→ Exercise
List each line in the entries below that contains the word "Examining".

→ Data for the task
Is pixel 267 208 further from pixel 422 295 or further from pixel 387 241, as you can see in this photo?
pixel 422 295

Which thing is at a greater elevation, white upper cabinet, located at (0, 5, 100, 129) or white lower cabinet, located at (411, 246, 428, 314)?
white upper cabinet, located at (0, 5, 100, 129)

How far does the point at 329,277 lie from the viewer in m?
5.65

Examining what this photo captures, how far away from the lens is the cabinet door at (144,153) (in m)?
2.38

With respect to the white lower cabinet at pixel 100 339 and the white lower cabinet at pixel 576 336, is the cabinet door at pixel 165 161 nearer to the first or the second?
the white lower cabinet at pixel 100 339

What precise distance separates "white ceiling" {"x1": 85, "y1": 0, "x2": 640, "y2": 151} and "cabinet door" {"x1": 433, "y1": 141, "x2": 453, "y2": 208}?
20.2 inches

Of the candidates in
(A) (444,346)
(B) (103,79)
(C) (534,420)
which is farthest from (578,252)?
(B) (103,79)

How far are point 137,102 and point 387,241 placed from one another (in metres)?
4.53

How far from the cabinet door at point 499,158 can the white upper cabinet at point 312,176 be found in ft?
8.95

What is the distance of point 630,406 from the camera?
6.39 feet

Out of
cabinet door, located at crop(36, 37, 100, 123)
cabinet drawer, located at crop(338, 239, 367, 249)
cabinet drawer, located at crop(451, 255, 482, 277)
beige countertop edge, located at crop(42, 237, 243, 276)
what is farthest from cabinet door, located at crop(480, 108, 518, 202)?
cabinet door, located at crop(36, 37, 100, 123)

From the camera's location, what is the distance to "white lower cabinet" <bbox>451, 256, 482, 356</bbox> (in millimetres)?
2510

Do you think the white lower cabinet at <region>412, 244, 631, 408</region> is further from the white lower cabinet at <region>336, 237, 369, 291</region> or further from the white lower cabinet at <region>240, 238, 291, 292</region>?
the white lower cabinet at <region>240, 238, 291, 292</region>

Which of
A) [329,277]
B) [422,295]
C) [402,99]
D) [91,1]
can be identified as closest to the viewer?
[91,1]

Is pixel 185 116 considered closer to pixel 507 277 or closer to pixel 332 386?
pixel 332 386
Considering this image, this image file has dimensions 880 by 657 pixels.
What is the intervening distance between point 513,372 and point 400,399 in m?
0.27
...
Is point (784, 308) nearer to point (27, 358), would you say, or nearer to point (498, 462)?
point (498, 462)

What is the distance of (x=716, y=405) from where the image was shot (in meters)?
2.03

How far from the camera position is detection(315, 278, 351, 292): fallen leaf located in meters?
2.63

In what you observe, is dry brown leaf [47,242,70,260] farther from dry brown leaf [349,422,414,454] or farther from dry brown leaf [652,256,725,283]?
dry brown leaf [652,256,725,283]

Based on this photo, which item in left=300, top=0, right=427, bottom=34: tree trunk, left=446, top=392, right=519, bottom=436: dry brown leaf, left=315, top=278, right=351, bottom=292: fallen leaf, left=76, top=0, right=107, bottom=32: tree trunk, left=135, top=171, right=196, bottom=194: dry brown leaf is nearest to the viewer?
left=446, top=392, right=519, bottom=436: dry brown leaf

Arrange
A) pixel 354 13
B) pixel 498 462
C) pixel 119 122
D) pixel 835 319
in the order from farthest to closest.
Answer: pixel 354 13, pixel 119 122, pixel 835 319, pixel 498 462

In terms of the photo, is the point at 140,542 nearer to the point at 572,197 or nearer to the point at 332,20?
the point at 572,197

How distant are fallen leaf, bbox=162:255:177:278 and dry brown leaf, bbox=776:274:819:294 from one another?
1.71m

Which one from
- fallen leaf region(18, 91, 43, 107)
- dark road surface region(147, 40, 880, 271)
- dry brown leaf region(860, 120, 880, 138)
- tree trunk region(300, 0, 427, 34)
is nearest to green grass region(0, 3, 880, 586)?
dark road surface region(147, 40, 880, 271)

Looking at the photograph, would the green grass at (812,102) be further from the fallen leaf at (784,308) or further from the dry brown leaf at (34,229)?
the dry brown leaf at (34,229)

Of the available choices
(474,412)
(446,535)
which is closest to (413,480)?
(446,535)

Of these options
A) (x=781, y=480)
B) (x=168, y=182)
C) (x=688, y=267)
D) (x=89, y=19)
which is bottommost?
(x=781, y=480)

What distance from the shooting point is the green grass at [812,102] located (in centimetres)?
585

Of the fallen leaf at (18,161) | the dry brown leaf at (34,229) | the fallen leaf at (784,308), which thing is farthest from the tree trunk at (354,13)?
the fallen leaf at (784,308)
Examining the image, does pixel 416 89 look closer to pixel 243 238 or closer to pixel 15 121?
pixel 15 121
* * *
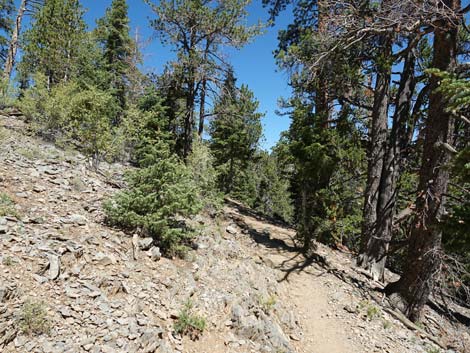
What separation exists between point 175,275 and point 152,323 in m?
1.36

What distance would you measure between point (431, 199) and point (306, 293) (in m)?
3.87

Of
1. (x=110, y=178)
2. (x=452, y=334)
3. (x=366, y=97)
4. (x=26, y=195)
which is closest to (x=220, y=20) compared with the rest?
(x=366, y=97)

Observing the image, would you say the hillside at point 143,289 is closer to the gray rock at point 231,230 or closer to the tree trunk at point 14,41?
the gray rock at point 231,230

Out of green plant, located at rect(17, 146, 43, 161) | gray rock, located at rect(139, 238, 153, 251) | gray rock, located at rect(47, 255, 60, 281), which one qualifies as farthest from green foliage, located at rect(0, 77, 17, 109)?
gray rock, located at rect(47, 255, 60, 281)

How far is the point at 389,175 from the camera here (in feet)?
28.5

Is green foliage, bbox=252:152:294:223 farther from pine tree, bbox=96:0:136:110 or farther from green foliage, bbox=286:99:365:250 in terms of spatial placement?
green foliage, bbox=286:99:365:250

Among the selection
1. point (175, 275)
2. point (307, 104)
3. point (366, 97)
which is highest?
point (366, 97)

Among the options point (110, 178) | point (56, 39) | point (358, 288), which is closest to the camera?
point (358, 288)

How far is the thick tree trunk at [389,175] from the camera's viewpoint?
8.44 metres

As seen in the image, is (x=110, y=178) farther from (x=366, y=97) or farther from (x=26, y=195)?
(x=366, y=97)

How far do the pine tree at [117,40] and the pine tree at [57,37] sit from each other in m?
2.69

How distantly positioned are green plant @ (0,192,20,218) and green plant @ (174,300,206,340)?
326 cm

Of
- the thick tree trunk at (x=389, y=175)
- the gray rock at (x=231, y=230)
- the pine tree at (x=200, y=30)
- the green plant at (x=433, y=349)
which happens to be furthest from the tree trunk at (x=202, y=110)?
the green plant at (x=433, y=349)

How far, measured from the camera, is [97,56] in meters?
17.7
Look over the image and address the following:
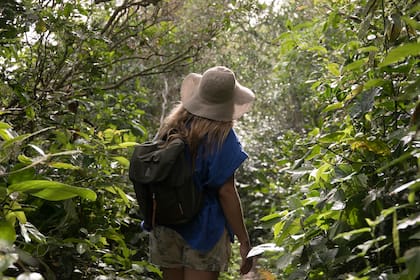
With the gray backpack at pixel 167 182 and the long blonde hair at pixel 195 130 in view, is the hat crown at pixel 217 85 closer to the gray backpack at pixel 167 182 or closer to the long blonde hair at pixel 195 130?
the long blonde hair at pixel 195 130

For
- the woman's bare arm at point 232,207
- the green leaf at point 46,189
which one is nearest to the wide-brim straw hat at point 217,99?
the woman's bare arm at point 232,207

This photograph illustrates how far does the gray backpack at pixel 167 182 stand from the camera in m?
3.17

→ Worked solution
Examining what this photo captures, how far away from the lens is the cabinet door at (144,153) (in m)?
Examining the image, does pixel 416 89 look closer to pixel 243 238 or closer to pixel 15 121?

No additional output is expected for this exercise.